» **Aim**: Recast the rows, starting at the first line and ending at the line containing "416 centimetres" (both included), as a Markdown table with the columns No. and Line, numbering each line and leaving out blank lines.

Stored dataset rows

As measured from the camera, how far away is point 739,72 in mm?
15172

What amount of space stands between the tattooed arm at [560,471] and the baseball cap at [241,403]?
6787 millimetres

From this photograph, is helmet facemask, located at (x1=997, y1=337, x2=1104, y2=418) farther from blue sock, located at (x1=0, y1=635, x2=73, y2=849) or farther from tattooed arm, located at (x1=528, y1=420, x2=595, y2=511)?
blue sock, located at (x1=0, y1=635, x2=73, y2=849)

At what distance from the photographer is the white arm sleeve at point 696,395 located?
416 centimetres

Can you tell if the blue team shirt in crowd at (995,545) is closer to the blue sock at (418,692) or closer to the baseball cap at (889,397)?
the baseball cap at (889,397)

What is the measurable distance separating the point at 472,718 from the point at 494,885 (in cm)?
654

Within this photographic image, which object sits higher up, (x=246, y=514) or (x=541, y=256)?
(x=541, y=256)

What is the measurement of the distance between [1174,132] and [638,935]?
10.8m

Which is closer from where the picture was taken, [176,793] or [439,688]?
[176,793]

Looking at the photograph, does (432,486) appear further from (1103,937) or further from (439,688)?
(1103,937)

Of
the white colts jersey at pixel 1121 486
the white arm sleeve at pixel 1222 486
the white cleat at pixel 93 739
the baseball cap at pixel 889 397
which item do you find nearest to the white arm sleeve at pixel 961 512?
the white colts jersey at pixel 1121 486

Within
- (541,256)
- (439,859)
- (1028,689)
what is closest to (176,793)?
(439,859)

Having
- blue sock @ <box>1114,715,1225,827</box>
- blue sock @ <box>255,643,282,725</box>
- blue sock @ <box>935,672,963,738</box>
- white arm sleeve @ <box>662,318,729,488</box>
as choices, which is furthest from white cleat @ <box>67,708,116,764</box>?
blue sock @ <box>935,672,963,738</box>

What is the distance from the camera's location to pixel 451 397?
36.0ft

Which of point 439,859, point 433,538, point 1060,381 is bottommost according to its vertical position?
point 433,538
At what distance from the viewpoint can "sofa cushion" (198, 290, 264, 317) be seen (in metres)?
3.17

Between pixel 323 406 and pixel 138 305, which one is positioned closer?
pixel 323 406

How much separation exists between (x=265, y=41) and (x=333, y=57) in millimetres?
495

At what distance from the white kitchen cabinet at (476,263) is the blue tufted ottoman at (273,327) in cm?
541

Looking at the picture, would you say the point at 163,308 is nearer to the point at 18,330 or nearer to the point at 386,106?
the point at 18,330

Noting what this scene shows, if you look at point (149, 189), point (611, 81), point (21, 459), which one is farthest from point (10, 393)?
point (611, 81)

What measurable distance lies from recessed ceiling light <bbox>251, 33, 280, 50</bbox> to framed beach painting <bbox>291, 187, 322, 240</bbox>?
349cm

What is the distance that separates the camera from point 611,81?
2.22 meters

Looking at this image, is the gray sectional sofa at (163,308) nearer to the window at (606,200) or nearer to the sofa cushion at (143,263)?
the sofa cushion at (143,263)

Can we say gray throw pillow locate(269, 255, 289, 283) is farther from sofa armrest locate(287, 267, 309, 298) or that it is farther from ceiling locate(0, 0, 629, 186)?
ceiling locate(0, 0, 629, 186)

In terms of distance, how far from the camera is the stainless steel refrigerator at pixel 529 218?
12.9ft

» **Answer in full**:
| No. | Line |
|---|---|
| 1 | As measured from the camera, how far away is point 739,72 in mm? |
| 2 | 15172 |
| 3 | What amount of space stands between the tattooed arm at [560,471] and the baseball cap at [241,403]? |
| 4 | 6787 millimetres |
| 5 | From this photograph, is helmet facemask, located at (x1=997, y1=337, x2=1104, y2=418) farther from blue sock, located at (x1=0, y1=635, x2=73, y2=849) or farther from tattooed arm, located at (x1=528, y1=420, x2=595, y2=511)? |
| 6 | blue sock, located at (x1=0, y1=635, x2=73, y2=849) |
| 7 | At what distance from the photographer is the white arm sleeve at point 696,395 located? |
| 8 | 416 centimetres |